Last month’s deadly shootings at Charleston's Emanuel African Methodist Episcopal Church have led many Americans to reconsider racial relations and their own complicated views on the subject.
Even before the Confederate battle flag finally came down over the South Carolina state capitol, a rash of fires broke out at predominantly black churches across the South.
Those events prompted “City Lights” host Lois Reitzes to read "Delta Jewels," a book published in April by photojournalist Alysia Burton Steele.
The book is a series of portraits and interviews of 54 female church elders in the Mississippi Delta. Steele, a professor at the University of Mississippi and a former photographer at The Atlanta Journal-Constitution, was inspired to do the book in the memory of her late grandmother.

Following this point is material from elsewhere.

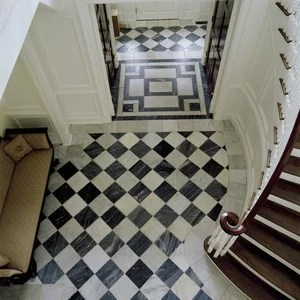 "Antique Reclaimed Spanish Grey and White marble - Antique black and white marble from Spanish manor houses and country estates provide a beautifully complementary floor surround. The unique black marble is in shades of grey making and elegan lower contrast checkerboard pattern. An all-white plain antique floor is also avaialble. Typically sourced in apx. 11"" x11"" or 16"" x 16"" and limited larger sizes can be used for stair tread and room partitioning."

Steele, who is biracial, told Reitzes she never took photos of her paternal grandmother, an African-American woman from South Carolina who died 20 years ago, and it's something she still regrets.
“This book was an exploration of my grandmother’s contemporaries,” Steele said. “I thought that maybe I can understand more about her time if I can talk to women of her generation.”

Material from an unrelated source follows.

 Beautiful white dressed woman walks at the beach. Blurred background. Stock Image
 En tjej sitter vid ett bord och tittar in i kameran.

So Steele traveled more than 6,000 miles, taking pictures and collecting the oral histories of women she know refers to as her “54 grandmothers.”

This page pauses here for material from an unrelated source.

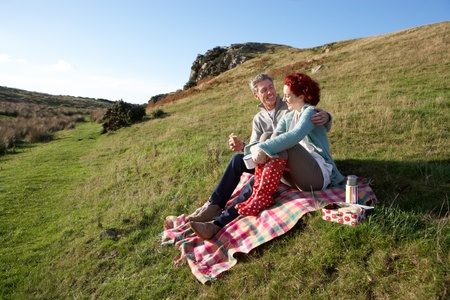 Couple on country picnic photo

All of the photographs were shot in black and white. The life of the oldest subject, 103-year-old Leola Dillard of Yazoo City, Mississippi, reflects the dramatic journey for African Americans in the South in her lifetime.
Steele said Dillard was thrown off a plantation because she refused to have her children pick cotton, preferring instead for them to go to school.
Her overseer took everything from her, even a mule, but Dillard said it was the best decision she ever made. All of her children have masters degrees and one has a doctorate.
Steele will be in Atlanta over the Labor Day weekend in an appearance at the Decatur Book Festival.